Counting
BioSequences extends the Base.count method to provide some useful utilities for counting the number of sites in biological sequences.
Most generically you can count the number of sites that satisfy some condition i.e. cause some function to return true:
julia> count(isambiguous, dna"ATCGM")
1
You can also use two sequences, for example to compute the number of matching or mismatching symbols:
julia> count(!=, dna"ATCGM", dna"GCCGM")
2
julia> count(==, dna"ATCGM", dna"GCCGM")
3
Alias functions
A number of functions which are aliases for various invocations of Base.count are provided.

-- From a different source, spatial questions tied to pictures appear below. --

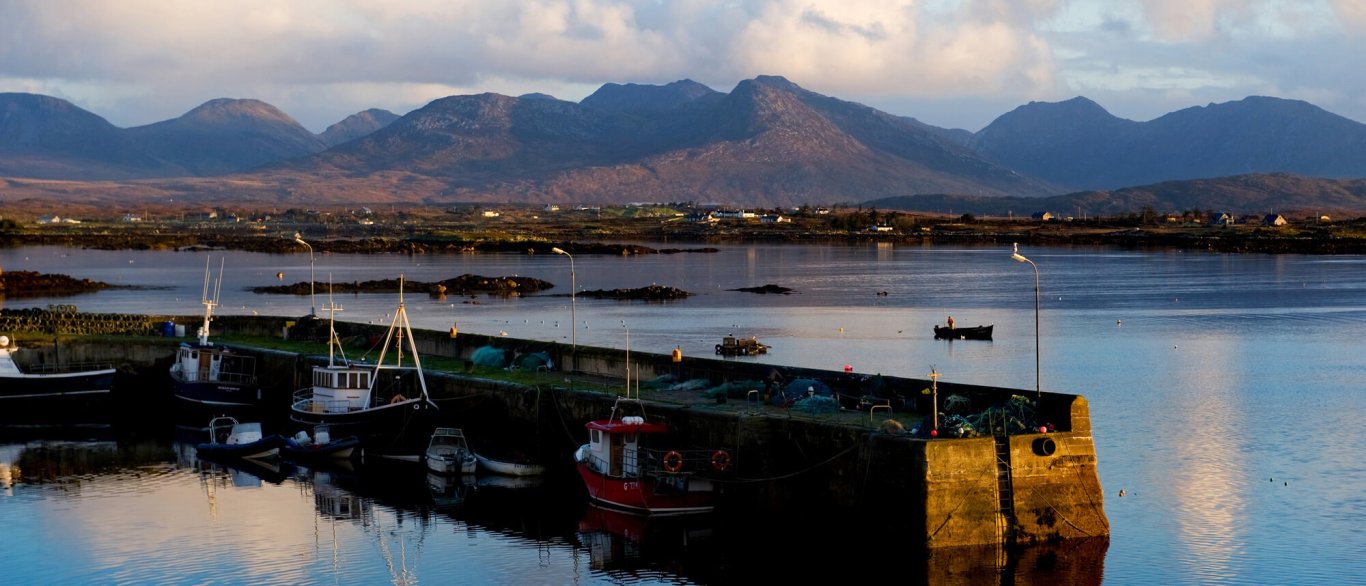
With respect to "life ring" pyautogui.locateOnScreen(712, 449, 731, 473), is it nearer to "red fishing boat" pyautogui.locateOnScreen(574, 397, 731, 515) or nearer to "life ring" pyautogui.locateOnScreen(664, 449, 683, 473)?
"red fishing boat" pyautogui.locateOnScreen(574, 397, 731, 515)

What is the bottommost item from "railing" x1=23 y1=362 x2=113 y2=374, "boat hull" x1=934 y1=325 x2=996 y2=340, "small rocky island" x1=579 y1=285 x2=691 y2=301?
"boat hull" x1=934 y1=325 x2=996 y2=340

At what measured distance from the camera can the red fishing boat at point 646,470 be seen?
33.8 metres

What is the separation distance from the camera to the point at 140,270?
140625 millimetres

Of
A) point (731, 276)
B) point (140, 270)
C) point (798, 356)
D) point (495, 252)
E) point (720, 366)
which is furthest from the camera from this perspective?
point (495, 252)

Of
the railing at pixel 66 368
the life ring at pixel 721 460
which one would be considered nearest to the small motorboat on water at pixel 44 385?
the railing at pixel 66 368

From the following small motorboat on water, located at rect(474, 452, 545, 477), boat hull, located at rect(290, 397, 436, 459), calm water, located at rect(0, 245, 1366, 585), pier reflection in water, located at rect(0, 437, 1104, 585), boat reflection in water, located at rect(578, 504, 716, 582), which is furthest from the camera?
boat hull, located at rect(290, 397, 436, 459)

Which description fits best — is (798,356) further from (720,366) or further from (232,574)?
(232,574)

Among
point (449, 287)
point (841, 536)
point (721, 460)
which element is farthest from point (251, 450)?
point (449, 287)

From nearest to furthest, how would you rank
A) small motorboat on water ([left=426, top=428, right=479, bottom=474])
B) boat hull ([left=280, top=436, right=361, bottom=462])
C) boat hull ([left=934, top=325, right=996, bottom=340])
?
small motorboat on water ([left=426, top=428, right=479, bottom=474])
boat hull ([left=280, top=436, right=361, bottom=462])
boat hull ([left=934, top=325, right=996, bottom=340])

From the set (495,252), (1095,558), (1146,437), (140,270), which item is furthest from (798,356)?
(495,252)

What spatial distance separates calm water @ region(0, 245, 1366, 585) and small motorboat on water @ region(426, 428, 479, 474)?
675mm

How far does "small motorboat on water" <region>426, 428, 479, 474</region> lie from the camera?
39844mm

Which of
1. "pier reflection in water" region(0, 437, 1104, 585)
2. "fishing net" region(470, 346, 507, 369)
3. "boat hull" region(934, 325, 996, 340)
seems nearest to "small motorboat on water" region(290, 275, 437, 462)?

| Alias function | Base.count call(s) |
|---|---|
n_ambiguous | count(isambiguous, seq), count(isambiguous, seqa, seqb) |
n_certain | count(iscertain, seq), count(iscertain, seqa, seqb) |
n_gap | count(isgap, seq), count(isgap, seqa, seqb) |
matches | count(==, seqa, seqb) |
mismatches | count(!=, seqa, seqb) |
Bit-parallel optimisations
For the vast majority of Base.count(f, seq) and Base.count(f, seqa, seqb) methods, a naive counting is done: the internal count_naive function is called, which simply loops over each position, applies f, and accumulates the result.
However, for some functions, it is possible to implement highly efficient methods that use bit-parallelism to check many elements at one time. This is made possible by the succinct encoding of BioSequences. Usually f is one of the functions provided by BioSymbols.jl or by BioSequences.jl
For such sequence and function combinations, Base.count(f, seq) is overloaded to call an internal BioSequences.count_*_bitpar function, which is passed the sequence(s). If you want to force BioSequences to use naive counting for the purposes of testing or debugging for example, then you can call BioSequences.count_naive directly.